The Ohio Department of Transportation (ODOT) uses benefit-cost analysis from the Ohio Statewide Travel Demand Model (OSTDM) as one of several criteria in their TRAC project evaluation process. Thus, the ability to produce stable, defensible benefit/cost ratios quickly is of critical importance. However, given the size of their statewide model highway network, ODOT had difficulty achieving assignment results stable enough for benefit/cost calculations. ODOT runs 500 iteration assignments using the Frank-Wolfe algorithm. After a runtime of 80 hours, this results in solutions with stable VHT in most, but not all, cases.

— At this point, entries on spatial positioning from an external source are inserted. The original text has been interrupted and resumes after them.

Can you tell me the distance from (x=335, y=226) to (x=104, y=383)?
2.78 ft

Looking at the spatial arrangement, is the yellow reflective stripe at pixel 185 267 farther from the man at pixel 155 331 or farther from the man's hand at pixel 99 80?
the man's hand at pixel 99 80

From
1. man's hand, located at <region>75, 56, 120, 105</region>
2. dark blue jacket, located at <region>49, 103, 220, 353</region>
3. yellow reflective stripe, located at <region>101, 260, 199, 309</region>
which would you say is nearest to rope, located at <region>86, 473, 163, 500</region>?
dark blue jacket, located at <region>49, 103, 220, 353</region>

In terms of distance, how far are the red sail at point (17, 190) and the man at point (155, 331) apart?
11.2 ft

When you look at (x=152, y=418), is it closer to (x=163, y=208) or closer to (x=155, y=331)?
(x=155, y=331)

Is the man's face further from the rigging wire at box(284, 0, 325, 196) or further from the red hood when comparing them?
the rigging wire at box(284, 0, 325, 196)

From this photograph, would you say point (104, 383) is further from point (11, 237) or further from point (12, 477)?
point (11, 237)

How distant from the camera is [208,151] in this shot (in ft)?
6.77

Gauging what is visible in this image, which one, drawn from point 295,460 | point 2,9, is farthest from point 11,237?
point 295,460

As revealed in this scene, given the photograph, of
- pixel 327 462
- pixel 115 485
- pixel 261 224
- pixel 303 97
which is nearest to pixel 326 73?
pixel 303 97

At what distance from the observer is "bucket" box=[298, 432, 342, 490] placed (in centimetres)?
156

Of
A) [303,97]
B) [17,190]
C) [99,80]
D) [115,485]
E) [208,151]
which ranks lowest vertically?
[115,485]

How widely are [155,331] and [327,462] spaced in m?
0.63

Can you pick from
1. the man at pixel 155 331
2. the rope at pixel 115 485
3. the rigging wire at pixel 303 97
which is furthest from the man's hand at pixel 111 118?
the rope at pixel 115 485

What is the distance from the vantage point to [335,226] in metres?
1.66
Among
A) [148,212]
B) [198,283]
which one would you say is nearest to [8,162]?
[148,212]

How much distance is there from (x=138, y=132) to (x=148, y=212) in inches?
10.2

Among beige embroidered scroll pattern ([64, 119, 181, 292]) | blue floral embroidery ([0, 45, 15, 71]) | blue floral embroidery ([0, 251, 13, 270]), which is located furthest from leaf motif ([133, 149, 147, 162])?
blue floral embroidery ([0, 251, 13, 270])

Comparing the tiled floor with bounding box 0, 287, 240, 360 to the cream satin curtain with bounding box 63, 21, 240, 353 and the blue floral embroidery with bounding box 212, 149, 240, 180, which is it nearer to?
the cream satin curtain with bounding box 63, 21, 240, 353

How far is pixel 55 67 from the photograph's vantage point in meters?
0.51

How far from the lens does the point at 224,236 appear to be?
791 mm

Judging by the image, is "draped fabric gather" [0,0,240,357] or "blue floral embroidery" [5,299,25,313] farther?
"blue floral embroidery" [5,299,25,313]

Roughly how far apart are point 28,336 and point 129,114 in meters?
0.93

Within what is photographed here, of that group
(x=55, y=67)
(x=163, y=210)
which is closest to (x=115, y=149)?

Investigating ways to speed up convergence revealed two very different issues. The first was that the assignments were not producing user equilibrium solutions because one of the conditions for the existence of user equilibrium had been violated by the use of caps on travel times produced by the volume delay functions. This seemingly innocuous constraint resulted in sometimes wildly unstable assignment results. However, removing it revealed the problem for which it had been added, namely a small number of extremely overloaded links representing only about 1% of the network produced 16 times as much VHT as the other 99% of the links and prevented convergence. Ultimately, editing to add more loading points to the network addressed this and resulted in faster and more stable solutions but this situation illustrates one of the pitfalls of the more aggregate zonal systems typical of statewide models.
The second aide in reducing runtimes and improving convergence came from testing alternative assignment algorithms. Testing determined that the Conjugate Frank-Wolfe, converged fastest in OSTDM’s modeling software when compared to traditional Frank-Wolfe, MSA, Bi-Conjugate Frank-Wolfe, and Gradient Projection. Origin-based assignments on a single processor in another software performed substantially faster still, however, this could be partially offset by the use of more processors in ODOT’s modeling cluster so conversion to this package was not pursued.
After both the network edits and the new algorithm, the original two-class assignment converges to relative gaps less than 1 x 10-4 (tighter than previously achievable at all) in less than 200 iterations and 14.5 hours of runtime. The faster runtimes have now created the possibility of judiciously adding vehicle classes and terms to the generalized cost function to provide more consistency between the assignment and benefit/cost analysis and more realistic toll choice modeling.